Some historians feel the reduction of Indian hostilities in the region had triggered fears of economic crisis in Tucson, since the Federal government was reducing funds for pacifying and controlling hostile tribes, mostly Apaches. Merchants who survived on the "blankets for peace" economy, were afraid their source of income would soon be lost. In early 1871, to bolster public support for increased hostilities and increased federal funding of "gifts" to the Apaches, several Arizonans allegedly staged mock raids on isolated settlements. One of these settlements was in Aravaipa Canyon.

American Indian affairs in early 1870s Arizona lurched back and forth between peace and war. Each new round of hostilities brought increasing conflict between the settlers and the soldiers. The report of the Indian Peace Commission, in 1867, led to the creation of the Board of Indian Commissioners two years later. Investigating abuses within the Office of Indian Affairs, the commissioners spearheaded a growing movement for native American rights that culminated in the Quaker Policy of President Ulysses S. Grant's administration.

A major problem faced by Arizona's military was they had too few soldiers for too vast an area of land. Most chronicles of the time regarded Apaches as the biggest menace, but Yuman-speaking Yavapais, who were often identified as Apache Mohaves or Apache Yumas, killed and mutilated settlers just as often. Divided into four subtribes, the Tolkapaya, or Western Yavapais, the Yavepe and the Wipukpaya or Northeastern Yavapais and the Kewevkapaya or Southeastern Yavapais, the Yavapais ranged from the Colorado River to the Tonto Basin. Like the Apaches, they were mobile and extremely independent, their only political authorities being war chiefs and advisory chiefs selected by local groups. This made it extremely difficult for the United States Army to run down or negotiate with more than one Yavapai group at a time. Troops had to pursue the Yavapais across rough desert terrain. Many of the soldiers deserted, fleeing places like Camp Grant, a sun-scorched collection of adobe buildings.

**DATASET RECORDS:**
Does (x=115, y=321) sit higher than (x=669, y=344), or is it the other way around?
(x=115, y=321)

---

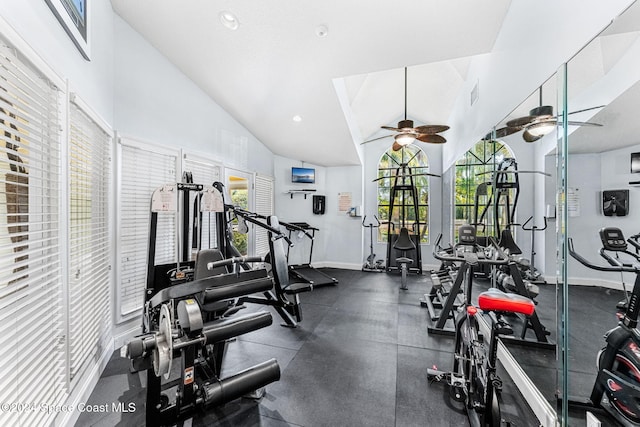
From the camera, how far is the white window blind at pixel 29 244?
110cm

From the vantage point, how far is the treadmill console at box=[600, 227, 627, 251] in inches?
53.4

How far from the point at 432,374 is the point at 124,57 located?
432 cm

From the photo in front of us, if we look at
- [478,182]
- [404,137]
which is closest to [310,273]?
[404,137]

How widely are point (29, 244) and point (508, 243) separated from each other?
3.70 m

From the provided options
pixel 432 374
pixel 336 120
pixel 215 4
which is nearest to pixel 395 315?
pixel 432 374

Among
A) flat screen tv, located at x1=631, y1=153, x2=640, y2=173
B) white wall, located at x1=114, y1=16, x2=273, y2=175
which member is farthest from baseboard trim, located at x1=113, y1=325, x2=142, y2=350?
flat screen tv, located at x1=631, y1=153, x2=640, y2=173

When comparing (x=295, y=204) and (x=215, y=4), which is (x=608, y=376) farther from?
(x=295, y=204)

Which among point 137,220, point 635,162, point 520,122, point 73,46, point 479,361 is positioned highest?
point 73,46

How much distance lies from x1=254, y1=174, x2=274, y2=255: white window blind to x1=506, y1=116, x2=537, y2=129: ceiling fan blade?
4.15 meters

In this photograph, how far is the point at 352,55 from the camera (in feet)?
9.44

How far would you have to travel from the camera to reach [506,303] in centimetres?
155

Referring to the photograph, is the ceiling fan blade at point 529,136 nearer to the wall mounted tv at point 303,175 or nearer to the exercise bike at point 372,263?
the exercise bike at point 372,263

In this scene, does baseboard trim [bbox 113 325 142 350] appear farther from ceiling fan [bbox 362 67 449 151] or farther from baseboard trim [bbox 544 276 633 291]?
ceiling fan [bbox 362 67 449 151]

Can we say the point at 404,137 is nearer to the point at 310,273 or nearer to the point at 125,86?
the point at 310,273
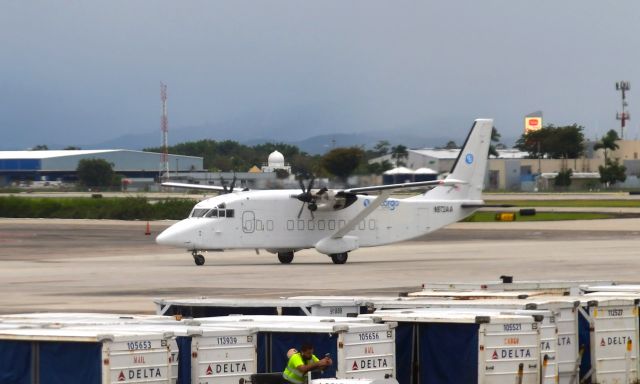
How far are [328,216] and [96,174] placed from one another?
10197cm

--

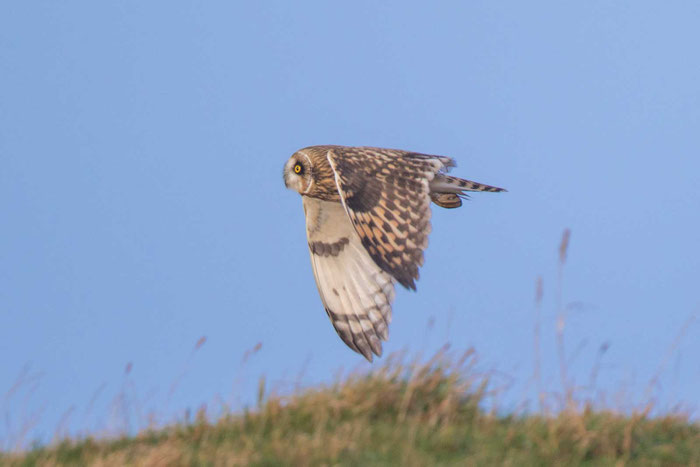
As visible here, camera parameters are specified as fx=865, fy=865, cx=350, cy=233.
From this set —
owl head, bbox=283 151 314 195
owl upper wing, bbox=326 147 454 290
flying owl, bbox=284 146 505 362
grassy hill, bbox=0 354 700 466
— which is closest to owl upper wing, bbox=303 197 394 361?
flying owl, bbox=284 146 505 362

**PROBLEM STATEMENT:** Decide whether each statement agrees with the passage on early 1870s Arizona, answering yes or no and quoting the words of the passage that settle it: (a) The Board of Indian Commissioners was created two years after the Indian Peace Commission's 1867 report. (b) The Yavapais were divided into three subtribes. (c) Most chronicles of the time regarded the Yavapais as the biggest menace.

**OUTPUT FOR THIS EXERCISE:**
(a) Yes: "The report of the Indian Peace Commission, in 1867, led to the creation of the Board of Indian Commissioners two years later."
(b) No: "Divided into four subtribes"
(c) No: "Most chronicles of the time regarded Apaches as the biggest menace"